Banks exploring this method are spurred on by the successes of nonbank SBA lenders and by Wall Streeters eager to devise new types of securities to profit from an extended bull market.

Proponents of securitization say price competition will force banks to use credit scoring and securitize their loans as a way to fuel growth and generate fee income from servicing-in much the same way mortgage bankers don't make money on spreads but on loan servicing and origination income.

"I don't wonder whether it will happen-it's a question of when," Gary Klein, a Signet executive vice president, said of small-business securitization.

Mr. Asch said credit scoring could be used as a basis for creating fairly homogeneous pools of small-business loans with a similar likelihood of repayment.

A bank software company and a California firm that securitizes mortgages already have teamed up to create a company to securitize community bank small-business term loans for equipment and lines of credit backed by accounts receivable.

Thomas Sidley, chief operating officer of the securitizing firm, nicknamed Lori Mae, said it plans to securitize $20 million in small- business loans this year and as much as $120 million next year.

Mr. Sidley said banks that securitize such loans could bring their returns on equity from an average of 15.6% closer to the 25.6% average for finance companies.

"The pattern has already been established," Mr. Sidley said. "If you look at how the mortgage market has evolved, you could see the same thing happening with small business."

Most bankers cringe at the idea that a bread-and-butter business could be reduced to a world of cutthroat competition with razor-thin profit margins. But the momentum may be unstoppable.

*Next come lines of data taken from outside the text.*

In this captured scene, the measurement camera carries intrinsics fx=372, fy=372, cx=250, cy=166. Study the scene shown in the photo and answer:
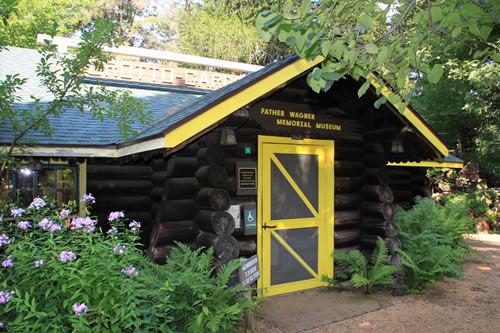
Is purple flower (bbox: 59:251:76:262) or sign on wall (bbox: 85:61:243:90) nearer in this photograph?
purple flower (bbox: 59:251:76:262)

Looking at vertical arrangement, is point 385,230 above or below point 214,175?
below

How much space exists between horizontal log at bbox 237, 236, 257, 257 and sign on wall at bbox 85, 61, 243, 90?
6508 mm

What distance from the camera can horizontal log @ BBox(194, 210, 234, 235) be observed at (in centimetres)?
497

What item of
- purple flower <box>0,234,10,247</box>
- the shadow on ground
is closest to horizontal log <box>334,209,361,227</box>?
the shadow on ground

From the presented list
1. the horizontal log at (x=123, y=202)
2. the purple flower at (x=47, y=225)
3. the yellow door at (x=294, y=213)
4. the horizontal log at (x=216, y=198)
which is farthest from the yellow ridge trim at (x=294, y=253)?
the purple flower at (x=47, y=225)

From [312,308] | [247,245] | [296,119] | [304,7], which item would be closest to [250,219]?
[247,245]

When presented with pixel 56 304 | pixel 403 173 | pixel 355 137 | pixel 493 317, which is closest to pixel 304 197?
pixel 355 137

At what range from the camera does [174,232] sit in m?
5.36

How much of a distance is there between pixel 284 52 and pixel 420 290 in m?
20.3

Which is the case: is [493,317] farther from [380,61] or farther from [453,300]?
[380,61]

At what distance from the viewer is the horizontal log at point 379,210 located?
6.52 m

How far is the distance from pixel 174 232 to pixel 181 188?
641 mm

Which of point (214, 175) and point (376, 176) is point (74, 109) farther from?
point (376, 176)

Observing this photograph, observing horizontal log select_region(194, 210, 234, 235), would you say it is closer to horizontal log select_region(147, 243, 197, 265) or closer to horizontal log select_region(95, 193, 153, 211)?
horizontal log select_region(147, 243, 197, 265)
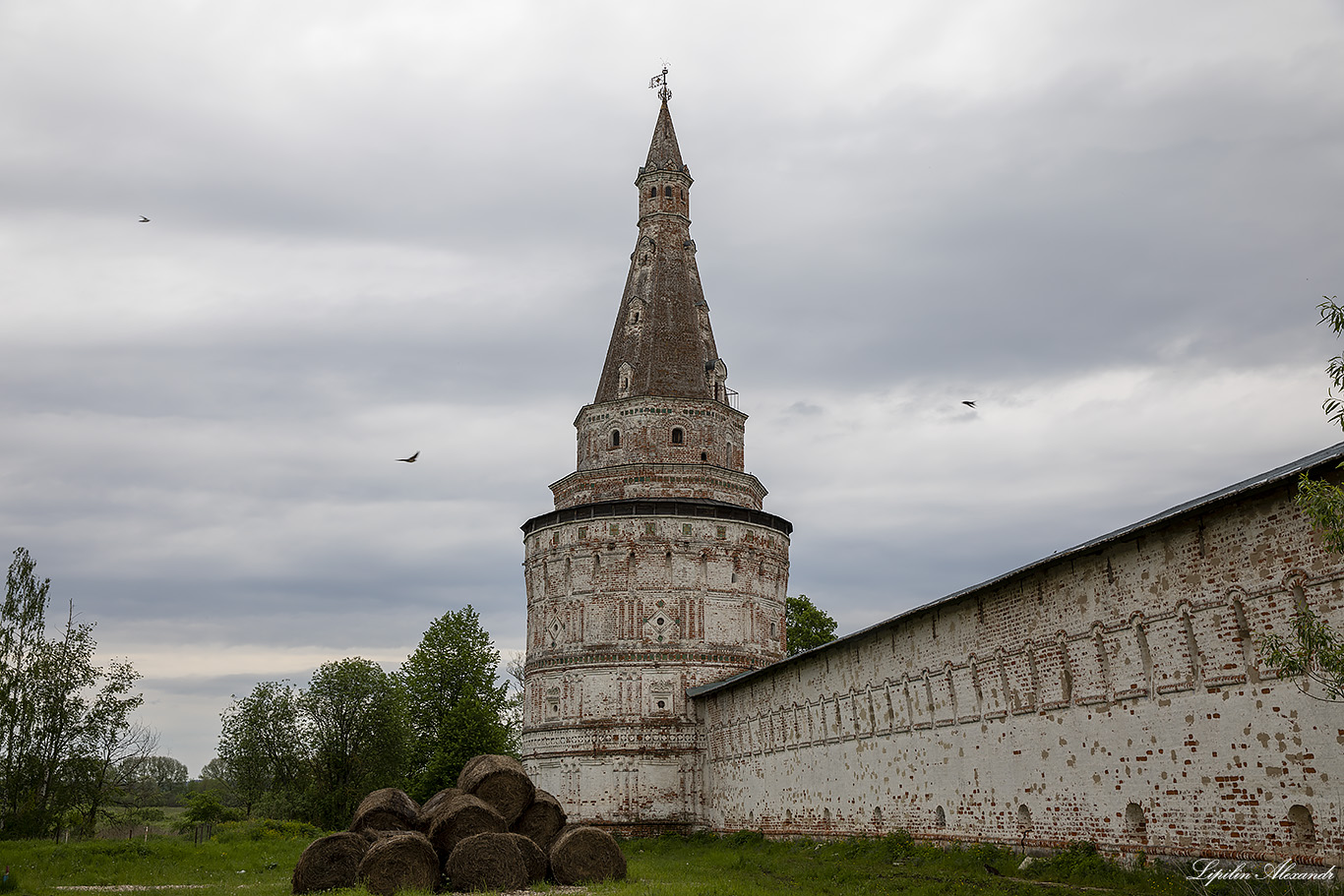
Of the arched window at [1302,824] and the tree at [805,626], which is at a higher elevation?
the tree at [805,626]

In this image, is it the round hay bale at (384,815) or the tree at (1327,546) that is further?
the round hay bale at (384,815)

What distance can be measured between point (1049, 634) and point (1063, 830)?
325 centimetres

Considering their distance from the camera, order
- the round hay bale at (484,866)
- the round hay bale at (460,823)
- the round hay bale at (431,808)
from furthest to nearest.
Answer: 1. the round hay bale at (431,808)
2. the round hay bale at (460,823)
3. the round hay bale at (484,866)

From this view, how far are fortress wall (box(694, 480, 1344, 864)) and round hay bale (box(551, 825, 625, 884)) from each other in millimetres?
6730

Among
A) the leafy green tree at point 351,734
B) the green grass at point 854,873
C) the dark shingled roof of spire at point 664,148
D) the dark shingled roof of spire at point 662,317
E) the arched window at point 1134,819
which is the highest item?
the dark shingled roof of spire at point 664,148

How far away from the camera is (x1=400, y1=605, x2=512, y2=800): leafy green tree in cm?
4416

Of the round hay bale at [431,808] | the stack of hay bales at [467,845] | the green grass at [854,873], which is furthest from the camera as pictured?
the round hay bale at [431,808]

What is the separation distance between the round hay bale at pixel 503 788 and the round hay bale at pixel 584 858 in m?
1.65

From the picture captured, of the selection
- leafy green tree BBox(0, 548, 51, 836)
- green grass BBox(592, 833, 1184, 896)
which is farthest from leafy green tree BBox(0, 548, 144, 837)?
green grass BBox(592, 833, 1184, 896)

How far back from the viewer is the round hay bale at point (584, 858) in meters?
20.1

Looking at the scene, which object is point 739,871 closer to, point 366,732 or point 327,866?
point 327,866

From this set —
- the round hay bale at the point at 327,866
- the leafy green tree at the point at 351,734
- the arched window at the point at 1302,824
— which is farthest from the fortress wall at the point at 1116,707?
the leafy green tree at the point at 351,734

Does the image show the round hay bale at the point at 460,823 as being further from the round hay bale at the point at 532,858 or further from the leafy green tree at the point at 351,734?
the leafy green tree at the point at 351,734

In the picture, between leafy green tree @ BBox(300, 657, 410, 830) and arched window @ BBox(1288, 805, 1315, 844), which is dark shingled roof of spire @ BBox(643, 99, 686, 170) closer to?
leafy green tree @ BBox(300, 657, 410, 830)
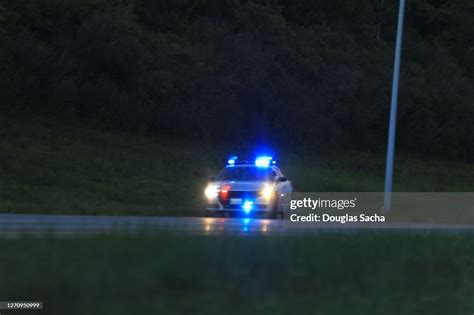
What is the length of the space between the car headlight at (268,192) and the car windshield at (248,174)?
0.36m

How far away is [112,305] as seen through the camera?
9.52 m

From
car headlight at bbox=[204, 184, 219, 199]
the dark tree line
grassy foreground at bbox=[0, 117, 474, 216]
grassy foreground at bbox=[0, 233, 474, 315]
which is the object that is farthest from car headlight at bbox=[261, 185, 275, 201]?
the dark tree line

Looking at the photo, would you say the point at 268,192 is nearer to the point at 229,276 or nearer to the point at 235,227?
the point at 235,227

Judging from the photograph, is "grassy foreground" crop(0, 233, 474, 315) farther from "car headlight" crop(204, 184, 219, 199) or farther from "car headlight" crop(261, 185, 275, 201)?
"car headlight" crop(204, 184, 219, 199)

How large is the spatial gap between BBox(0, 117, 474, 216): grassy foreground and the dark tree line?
2.06 m

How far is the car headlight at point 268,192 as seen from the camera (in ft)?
78.4

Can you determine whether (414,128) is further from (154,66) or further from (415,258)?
(415,258)

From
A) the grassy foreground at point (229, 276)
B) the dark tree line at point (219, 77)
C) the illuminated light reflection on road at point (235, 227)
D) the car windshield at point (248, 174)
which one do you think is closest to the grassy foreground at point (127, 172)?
the dark tree line at point (219, 77)

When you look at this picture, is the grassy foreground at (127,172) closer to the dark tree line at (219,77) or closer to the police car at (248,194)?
the dark tree line at (219,77)

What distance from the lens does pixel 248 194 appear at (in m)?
23.8

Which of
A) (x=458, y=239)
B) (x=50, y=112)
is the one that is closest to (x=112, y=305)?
(x=458, y=239)

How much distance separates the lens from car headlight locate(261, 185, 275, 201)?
23.9 metres

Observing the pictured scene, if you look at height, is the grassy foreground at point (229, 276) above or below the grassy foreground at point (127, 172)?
below

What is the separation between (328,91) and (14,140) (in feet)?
68.2
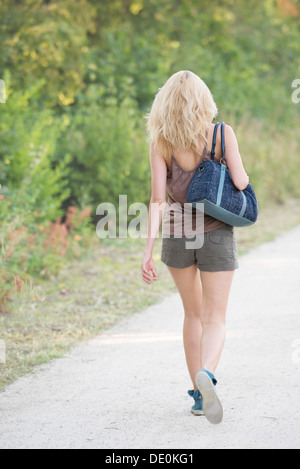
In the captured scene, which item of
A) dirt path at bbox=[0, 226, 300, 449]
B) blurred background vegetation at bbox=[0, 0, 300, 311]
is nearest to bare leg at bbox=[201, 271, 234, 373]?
dirt path at bbox=[0, 226, 300, 449]

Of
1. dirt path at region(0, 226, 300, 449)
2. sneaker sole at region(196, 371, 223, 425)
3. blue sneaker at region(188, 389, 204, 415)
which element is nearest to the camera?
sneaker sole at region(196, 371, 223, 425)

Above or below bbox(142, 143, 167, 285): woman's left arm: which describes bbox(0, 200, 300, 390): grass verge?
below

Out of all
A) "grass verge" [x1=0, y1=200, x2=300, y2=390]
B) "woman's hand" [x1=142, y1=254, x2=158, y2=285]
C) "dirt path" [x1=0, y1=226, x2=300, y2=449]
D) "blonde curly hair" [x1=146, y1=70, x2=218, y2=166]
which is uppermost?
"blonde curly hair" [x1=146, y1=70, x2=218, y2=166]

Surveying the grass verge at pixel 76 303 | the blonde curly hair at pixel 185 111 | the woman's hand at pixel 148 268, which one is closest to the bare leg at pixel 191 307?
the woman's hand at pixel 148 268

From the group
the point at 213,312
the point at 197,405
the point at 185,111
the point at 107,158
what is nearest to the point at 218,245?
the point at 213,312

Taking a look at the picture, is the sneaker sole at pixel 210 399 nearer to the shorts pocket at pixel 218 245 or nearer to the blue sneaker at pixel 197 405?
the blue sneaker at pixel 197 405

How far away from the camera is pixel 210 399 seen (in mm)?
3400

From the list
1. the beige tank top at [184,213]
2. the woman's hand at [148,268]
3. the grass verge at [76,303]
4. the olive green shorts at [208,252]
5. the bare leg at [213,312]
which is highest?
the beige tank top at [184,213]

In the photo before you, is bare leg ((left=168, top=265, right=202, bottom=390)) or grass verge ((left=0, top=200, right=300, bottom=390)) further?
grass verge ((left=0, top=200, right=300, bottom=390))

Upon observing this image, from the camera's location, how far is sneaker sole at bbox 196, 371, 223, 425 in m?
3.39

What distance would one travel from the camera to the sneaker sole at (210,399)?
11.1 feet

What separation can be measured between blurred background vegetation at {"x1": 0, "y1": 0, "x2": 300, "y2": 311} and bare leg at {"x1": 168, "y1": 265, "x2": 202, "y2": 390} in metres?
2.30

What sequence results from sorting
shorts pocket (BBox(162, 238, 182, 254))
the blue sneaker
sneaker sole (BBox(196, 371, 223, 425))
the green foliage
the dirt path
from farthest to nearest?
the green foliage, the blue sneaker, shorts pocket (BBox(162, 238, 182, 254)), the dirt path, sneaker sole (BBox(196, 371, 223, 425))

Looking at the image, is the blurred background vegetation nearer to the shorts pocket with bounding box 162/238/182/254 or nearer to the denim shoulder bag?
the shorts pocket with bounding box 162/238/182/254
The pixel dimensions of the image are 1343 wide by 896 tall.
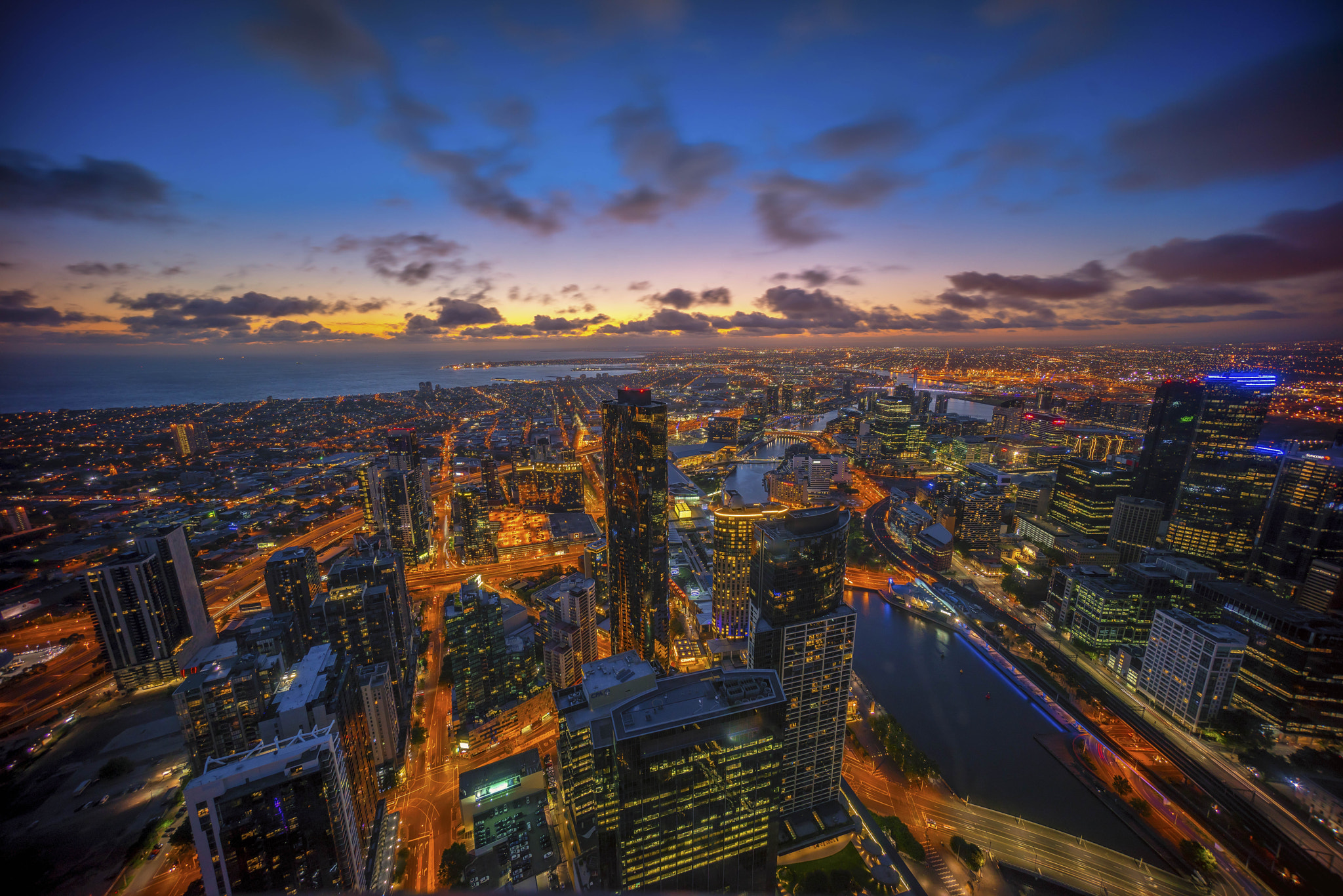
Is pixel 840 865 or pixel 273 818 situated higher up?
pixel 273 818

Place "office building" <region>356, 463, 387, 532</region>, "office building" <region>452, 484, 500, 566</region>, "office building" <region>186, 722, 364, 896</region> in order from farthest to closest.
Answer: "office building" <region>356, 463, 387, 532</region>, "office building" <region>452, 484, 500, 566</region>, "office building" <region>186, 722, 364, 896</region>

At the Consumer Bankers Association's small-business conference, Frederick O. Terrell, chief executive officer of Provender Capital, spoke to more than 100 bankers about the benefits of securitization.

"Is there any reason small business wouldn't look like mortgages?" asked James Manfuso, a consultant with BenchMark 2000.

"Well, since you raised the issue," Mr. Terrell responded with a smile, "That will happen. There are too many forces that are hungry to do it."